··· RECORDS PROVIDED ···

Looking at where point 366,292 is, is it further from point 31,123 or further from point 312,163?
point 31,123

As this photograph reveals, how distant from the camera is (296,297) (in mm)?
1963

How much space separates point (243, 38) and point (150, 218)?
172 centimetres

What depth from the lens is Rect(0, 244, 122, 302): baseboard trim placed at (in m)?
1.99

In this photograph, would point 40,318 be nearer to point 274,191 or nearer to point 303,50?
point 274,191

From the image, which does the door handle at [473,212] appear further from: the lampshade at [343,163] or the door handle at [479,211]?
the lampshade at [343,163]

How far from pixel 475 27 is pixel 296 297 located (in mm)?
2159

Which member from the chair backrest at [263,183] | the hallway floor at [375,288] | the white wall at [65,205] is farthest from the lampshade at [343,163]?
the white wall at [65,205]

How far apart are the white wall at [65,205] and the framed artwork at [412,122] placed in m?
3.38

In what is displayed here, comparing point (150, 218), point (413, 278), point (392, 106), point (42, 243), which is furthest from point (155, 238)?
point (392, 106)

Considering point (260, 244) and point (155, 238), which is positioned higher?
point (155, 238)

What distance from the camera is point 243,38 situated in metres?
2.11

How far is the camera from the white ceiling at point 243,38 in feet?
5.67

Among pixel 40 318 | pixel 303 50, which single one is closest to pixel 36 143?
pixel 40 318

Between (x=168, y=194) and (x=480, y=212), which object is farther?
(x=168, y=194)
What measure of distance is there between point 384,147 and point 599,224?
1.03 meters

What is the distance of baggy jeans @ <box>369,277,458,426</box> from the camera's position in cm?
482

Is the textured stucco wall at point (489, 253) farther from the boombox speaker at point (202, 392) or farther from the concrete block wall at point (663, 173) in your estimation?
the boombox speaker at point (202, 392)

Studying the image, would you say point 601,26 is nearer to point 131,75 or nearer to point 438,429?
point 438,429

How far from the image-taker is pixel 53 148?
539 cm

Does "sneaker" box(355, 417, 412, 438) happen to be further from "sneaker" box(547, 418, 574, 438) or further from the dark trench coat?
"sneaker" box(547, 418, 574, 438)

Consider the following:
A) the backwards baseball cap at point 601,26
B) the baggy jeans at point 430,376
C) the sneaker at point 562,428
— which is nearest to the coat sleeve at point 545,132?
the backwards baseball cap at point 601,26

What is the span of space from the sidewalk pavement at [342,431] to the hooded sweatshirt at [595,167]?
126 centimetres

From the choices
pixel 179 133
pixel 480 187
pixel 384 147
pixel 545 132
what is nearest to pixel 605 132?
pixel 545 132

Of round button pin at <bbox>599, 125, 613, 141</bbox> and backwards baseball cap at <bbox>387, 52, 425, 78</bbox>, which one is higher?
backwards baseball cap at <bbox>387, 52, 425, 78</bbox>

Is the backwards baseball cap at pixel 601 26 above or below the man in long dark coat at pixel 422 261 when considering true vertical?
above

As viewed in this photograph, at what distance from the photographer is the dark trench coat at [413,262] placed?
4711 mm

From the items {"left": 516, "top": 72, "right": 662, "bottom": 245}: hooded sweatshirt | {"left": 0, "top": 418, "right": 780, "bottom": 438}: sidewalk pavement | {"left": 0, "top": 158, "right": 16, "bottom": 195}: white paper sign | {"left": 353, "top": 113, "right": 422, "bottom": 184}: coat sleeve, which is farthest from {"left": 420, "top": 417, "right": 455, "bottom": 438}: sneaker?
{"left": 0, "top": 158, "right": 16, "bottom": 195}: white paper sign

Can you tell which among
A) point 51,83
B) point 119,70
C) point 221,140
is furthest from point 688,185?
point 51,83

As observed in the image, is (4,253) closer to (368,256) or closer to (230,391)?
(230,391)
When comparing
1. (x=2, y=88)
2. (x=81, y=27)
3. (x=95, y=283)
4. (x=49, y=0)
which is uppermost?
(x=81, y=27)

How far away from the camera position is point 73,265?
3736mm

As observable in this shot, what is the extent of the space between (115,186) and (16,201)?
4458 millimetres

···

WORK INSTRUCTIONS >> Substitute "doorknob" for every "door handle" in the records and write them out again with no other changes.

WRITTEN RESPONSE >>
Looking at where point 366,292 is, is it further from point 31,123 or further from point 312,163?
point 31,123

As this photograph reveals, how distant from the camera is (296,297) (in mm)?
1963

How much space separates point (243, 38) and point (150, 218)?
172 centimetres

What depth from the lens is Rect(0, 244, 122, 302): baseboard trim placed at (in m)?
1.99

In this photograph, would point 40,318 be nearer to point 274,191 or nearer to point 303,50?
point 274,191

From the image, which does the doorknob at [473,212] appear further from: the lampshade at [343,163] or the doorknob at [479,211]?
the lampshade at [343,163]

How far from pixel 475 27 is pixel 296 297 located (in mm)?
2159

Which member from the chair backrest at [263,183] | the hallway floor at [375,288] | the white wall at [65,205] is farthest from the lampshade at [343,163]?
the white wall at [65,205]

How far apart are the white wall at [65,205] and the framed artwork at [412,122] placed in m?
3.38

In what is displayed here, comparing point (150, 218), point (413, 278), point (392, 106), point (42, 243), which is furthest from point (155, 238)?
point (392, 106)

Considering point (260, 244) and point (155, 238), which is positioned higher?
point (155, 238)

What distance from the camera is point 243,38 situated in metres?
2.11

How far is the camera from the white ceiling at point 243,38 in feet?
5.67

Among pixel 40 318 | pixel 303 50, which single one is closest to pixel 36 143?
pixel 40 318

Between (x=168, y=194) and (x=480, y=212), which object is farther?
(x=168, y=194)
What measure of distance is there between point 384,147 and point 599,224?
1.03 meters

What is the distance of baggy jeans @ <box>369,277,458,426</box> from the camera's position in cm?
482

Is the textured stucco wall at point (489, 253) farther from the boombox speaker at point (202, 392) or farther from the concrete block wall at point (663, 173) in your estimation?
the boombox speaker at point (202, 392)

Studying the image, would you say point 601,26 is nearer to point 131,75 or nearer to point 438,429?
point 438,429

How far from the image-taker is pixel 53 148?
539 cm

Does "sneaker" box(355, 417, 412, 438) happen to be further from "sneaker" box(547, 418, 574, 438) or further from the dark trench coat?
"sneaker" box(547, 418, 574, 438)

Consider the following:
A) the backwards baseball cap at point 601,26
B) the baggy jeans at point 430,376
C) the sneaker at point 562,428
— which is nearest to the coat sleeve at point 545,132?
the backwards baseball cap at point 601,26

What is the span of space from the sidewalk pavement at [342,431] to the hooded sweatshirt at [595,167]?
126 centimetres

From the choices
pixel 179 133
pixel 480 187
pixel 384 147
pixel 545 132
what is nearest to pixel 605 132?
pixel 545 132

Of round button pin at <bbox>599, 125, 613, 141</bbox> and backwards baseball cap at <bbox>387, 52, 425, 78</bbox>, which one is higher?
backwards baseball cap at <bbox>387, 52, 425, 78</bbox>

Is the backwards baseball cap at pixel 601 26 above or below the man in long dark coat at pixel 422 261 when considering true vertical?
above

As viewed in this photograph, at what distance from the photographer is the dark trench coat at [413,262] placed?
4711 mm

From the items {"left": 516, "top": 72, "right": 662, "bottom": 245}: hooded sweatshirt | {"left": 0, "top": 418, "right": 780, "bottom": 438}: sidewalk pavement | {"left": 0, "top": 158, "right": 16, "bottom": 195}: white paper sign | {"left": 353, "top": 113, "right": 422, "bottom": 184}: coat sleeve, which is farthest from {"left": 420, "top": 417, "right": 455, "bottom": 438}: sneaker?
{"left": 0, "top": 158, "right": 16, "bottom": 195}: white paper sign

Can you tell which among
A) point 51,83
B) point 119,70
C) point 221,140
is furthest from point 688,185?
point 51,83

As observed in the image, is (4,253) closer to (368,256) or closer to (230,391)?
(230,391)
When comparing
1. (x=2, y=88)
2. (x=81, y=27)
3. (x=95, y=283)
4. (x=49, y=0)
which is uppermost?
(x=81, y=27)

How far away from the camera position is point 73,265?
3736mm

As observable in this shot, what is the extent of the space between (115,186) and (16,201)?
4458 millimetres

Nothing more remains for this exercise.